== Segment start ==

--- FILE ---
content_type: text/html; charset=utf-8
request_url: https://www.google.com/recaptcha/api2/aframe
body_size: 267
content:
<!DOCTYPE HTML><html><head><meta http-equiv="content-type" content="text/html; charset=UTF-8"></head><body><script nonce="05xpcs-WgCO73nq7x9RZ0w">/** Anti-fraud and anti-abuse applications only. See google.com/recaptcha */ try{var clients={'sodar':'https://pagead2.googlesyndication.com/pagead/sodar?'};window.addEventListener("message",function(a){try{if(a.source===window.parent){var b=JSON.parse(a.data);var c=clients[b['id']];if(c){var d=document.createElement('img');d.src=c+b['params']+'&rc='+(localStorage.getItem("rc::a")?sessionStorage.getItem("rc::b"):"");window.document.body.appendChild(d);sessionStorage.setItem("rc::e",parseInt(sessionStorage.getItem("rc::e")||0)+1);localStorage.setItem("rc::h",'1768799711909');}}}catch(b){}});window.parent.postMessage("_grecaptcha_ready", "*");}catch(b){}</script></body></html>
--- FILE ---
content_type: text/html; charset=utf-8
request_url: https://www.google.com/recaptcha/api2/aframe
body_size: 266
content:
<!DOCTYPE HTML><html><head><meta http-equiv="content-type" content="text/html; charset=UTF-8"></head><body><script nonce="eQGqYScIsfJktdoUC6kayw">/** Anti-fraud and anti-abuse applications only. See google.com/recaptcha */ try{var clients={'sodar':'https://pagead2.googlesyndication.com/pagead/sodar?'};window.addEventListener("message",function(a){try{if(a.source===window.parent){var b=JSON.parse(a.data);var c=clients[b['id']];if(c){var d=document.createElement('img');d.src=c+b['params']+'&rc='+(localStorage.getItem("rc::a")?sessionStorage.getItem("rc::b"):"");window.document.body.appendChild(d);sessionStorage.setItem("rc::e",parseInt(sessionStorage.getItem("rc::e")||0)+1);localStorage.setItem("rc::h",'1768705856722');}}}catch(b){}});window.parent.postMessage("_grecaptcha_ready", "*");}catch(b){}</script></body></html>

== Segment end ==

#### The task:
Go through the records and repeat each one exactly as written.

#### Exercise answer:
--- FILE ---
content_type: text/html; charset=utf-8
request_url: https://www.google.com/recaptcha/api2/aframe
body_size: 267
content:
<!DOCTYPE HTML><html><head><meta http-equiv="content-type" content="text/html; charset=UTF-8"></head><body><script nonce="05xpcs-WgCO73nq7x9RZ0w">/** Anti-fraud and anti-abuse applications only. See google.com/recaptcha */ try{var clients={'sodar':'https://pagead2.googlesyndication.com/pagead/sodar?'};window.addEventListener("message",function(a){try{if(a.source===window.parent){var b=JSON.parse(a.data);var c=clients[b['id']];if(c){var d=document.createElement('img');d.src=c+b['params']+'&rc='+(localStorage.getItem("rc::a")?sessionStorage.getItem("rc::b"):"");window.document.body.appendChild(d);sessionStorage.setItem("rc::e",parseInt(sessionStorage.getItem("rc::e")||0)+1);localStorage.setItem("rc::h",'1768799711909');}}}catch(b){}});window.parent.postMessage("_grecaptcha_ready", "*");}catch(b){}</script></body></html>
--- FILE ---
content_type: text/html; charset=utf-8
request_url: https://www.google.com/recaptcha/api2/aframe
body_size: 266
content:
<!DOCTYPE HTML><html><head><meta http-equiv="content-type" content="text/html; charset=UTF-8"></head><body><script nonce="eQGqYScIsfJktdoUC6kayw">/** Anti-fraud and anti-abuse applications only. See google.com/recaptcha */ try{var clients={'sodar':'https://pagead2.googlesyndication.com/pagead/sodar?'};window.addEventListener("message",function(a){try{if(a.source===window.parent){var b=JSON.parse(a.data);var c=clients[b['id']];if(c){var d=document.createElement('img');d.src=c+b['params']+'&rc='+(localStorage.getItem("rc::a")?sessionStorage.getItem("rc::b"):"");window.document.body.appendChild(d);sessionStorage.setItem("rc::e",parseInt(sessionStorage.getItem("rc::e")||0)+1);localStorage.setItem("rc::h",'1768705856722');}}}catch(b){}});window.parent.postMessage("_grecaptcha_ready", "*");}catch(b){}</script></body></html>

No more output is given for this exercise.